● Given task A: In the book notice below, list the purposes for which God created the world's vast resources.
● Given task B: From the book notice below, extract the passage from "Posted April 2, 2005" to "and gender backgrounds.".

● Given text:
Posted April 2, 2005
Book: Handbook of U.S. Theologies of Liberation
Editor: Miguel A. De La Torre
Chalice Press, St. Louis, MO pp. 339
An excerpt from the Jacket:
Two dozen scholars present Christian concepts from the perspective of U.S. marginalized communities, discussing the differences and similarities between these U.S. theologies and their Latin American counterparts. The handbook has two sections: thematic essays that provide a general overview of a specific theological theme, and contextual essays that focus on the specific contributions of scholars from various racial, ethnic, and gender backgrounds.
An Excerpt from the Book:
Liberation Theology’s God-talk
Theology is God-talk, but it is not God talking; it is we humans who are doing the talking. Theology is a human enterprise filled with competing claims about who God is, about who we are, and about the world of vast resources God has created — it is presumed — for human companionship, stewardship, and consumption (Gen. 1:27ff). Within the human family, there is splendid diversity of race, gender and sexual orientation. Christians are able to affirm God’s “foreseeing care” for and “guardianship” of the finite, dependent creatures we happen to be in the gift of each other, and we certainly attribute to God’s providence the gift of God’s own son, Jesus, both as a sacrifice and as an exemplar of sacrificial love. This is perhaps the reason it is consistently signified within Christian scriptural and preaching traditions that God is, that “God is love,” and that God loves us. The love of God for us is at once transcendent and immediate, spontaneous and gratuitous, and produces a response of mutual and embodied love in us.

Rows from a spatial reasoning dataset:
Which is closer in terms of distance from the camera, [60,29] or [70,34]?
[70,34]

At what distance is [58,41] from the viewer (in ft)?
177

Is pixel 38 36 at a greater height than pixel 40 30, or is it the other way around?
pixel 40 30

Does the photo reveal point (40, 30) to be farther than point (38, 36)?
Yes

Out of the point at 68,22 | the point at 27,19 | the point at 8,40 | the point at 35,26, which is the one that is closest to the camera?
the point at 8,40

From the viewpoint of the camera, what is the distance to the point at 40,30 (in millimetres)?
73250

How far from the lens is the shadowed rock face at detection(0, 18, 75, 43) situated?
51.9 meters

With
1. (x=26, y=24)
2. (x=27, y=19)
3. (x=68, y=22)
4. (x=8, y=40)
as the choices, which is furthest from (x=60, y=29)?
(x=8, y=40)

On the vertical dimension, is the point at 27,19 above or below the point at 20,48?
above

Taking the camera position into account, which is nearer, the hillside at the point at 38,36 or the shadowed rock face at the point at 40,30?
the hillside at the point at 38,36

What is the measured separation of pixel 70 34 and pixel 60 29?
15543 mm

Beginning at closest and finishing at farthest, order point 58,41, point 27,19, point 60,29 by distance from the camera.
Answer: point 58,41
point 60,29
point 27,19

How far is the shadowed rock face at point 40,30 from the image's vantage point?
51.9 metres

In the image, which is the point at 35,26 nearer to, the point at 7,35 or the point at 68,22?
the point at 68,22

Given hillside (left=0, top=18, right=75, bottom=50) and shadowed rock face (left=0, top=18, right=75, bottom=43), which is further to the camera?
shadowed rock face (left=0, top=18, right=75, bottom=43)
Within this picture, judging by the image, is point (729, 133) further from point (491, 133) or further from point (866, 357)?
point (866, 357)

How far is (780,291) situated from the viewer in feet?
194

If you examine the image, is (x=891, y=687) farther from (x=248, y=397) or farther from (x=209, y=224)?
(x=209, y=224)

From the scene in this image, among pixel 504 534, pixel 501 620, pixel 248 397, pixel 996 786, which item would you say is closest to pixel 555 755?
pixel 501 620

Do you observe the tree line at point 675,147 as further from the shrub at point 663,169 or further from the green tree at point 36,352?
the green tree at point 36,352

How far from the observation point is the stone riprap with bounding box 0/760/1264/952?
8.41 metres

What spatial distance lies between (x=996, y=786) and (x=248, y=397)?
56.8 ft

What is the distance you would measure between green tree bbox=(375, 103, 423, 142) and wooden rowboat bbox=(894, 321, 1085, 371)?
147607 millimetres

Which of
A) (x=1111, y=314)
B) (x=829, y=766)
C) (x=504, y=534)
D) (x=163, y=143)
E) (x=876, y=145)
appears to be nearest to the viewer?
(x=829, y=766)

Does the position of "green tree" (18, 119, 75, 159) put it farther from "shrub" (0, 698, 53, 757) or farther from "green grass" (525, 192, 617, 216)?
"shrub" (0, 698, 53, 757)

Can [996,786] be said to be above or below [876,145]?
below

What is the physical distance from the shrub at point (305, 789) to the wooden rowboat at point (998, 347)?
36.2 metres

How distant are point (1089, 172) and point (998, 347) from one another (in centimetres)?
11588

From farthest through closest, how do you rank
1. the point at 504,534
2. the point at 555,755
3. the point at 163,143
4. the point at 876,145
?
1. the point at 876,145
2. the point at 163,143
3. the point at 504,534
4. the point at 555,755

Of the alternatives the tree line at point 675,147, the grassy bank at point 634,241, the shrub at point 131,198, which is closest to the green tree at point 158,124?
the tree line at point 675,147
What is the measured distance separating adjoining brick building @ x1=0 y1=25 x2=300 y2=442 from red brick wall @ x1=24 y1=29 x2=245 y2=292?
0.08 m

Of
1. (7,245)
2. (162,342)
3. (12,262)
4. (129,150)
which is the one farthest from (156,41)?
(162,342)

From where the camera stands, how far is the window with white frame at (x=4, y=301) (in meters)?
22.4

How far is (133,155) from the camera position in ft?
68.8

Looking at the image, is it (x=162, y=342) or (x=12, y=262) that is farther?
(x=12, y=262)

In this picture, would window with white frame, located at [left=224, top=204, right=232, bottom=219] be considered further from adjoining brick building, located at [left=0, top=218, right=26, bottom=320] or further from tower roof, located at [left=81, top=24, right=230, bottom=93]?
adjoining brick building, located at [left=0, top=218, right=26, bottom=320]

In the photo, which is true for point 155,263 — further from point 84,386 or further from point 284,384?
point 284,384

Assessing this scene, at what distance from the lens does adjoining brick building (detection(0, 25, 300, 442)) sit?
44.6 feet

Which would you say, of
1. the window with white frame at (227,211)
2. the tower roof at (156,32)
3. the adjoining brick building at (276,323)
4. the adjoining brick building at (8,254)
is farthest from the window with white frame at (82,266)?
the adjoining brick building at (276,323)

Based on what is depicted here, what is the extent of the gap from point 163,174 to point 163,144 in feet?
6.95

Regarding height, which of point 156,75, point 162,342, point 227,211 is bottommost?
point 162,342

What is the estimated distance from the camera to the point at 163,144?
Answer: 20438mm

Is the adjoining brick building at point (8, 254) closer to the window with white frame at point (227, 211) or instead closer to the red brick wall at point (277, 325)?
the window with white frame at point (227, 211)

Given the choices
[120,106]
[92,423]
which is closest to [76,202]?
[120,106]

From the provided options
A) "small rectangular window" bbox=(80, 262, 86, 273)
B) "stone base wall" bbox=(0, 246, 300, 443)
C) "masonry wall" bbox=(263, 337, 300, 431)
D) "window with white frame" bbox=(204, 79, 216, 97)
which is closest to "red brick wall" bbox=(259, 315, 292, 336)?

● Complete response A:
- Human companionship
- Stewardship
- Consumption

● Complete response B:
Posted April 2, 2005
Book: Handbook of U.S. Theologies of Liberation
Editor: Miguel A. De La Torre
Chalice Press, St. Louis, MO pp. 339
An excerpt from the Jacket:
Two dozen scholars present Christian concepts from the perspective of U.S. marginalized communities, discussing the differences and similarities between these U.S. theologies and their Latin American counterparts. The handbook has two sections: thematic essays that provide a general overview of a specific theological theme, and contextual essays that focus on the specific contributions of scholars from various racial, ethnic, and gender backgrounds.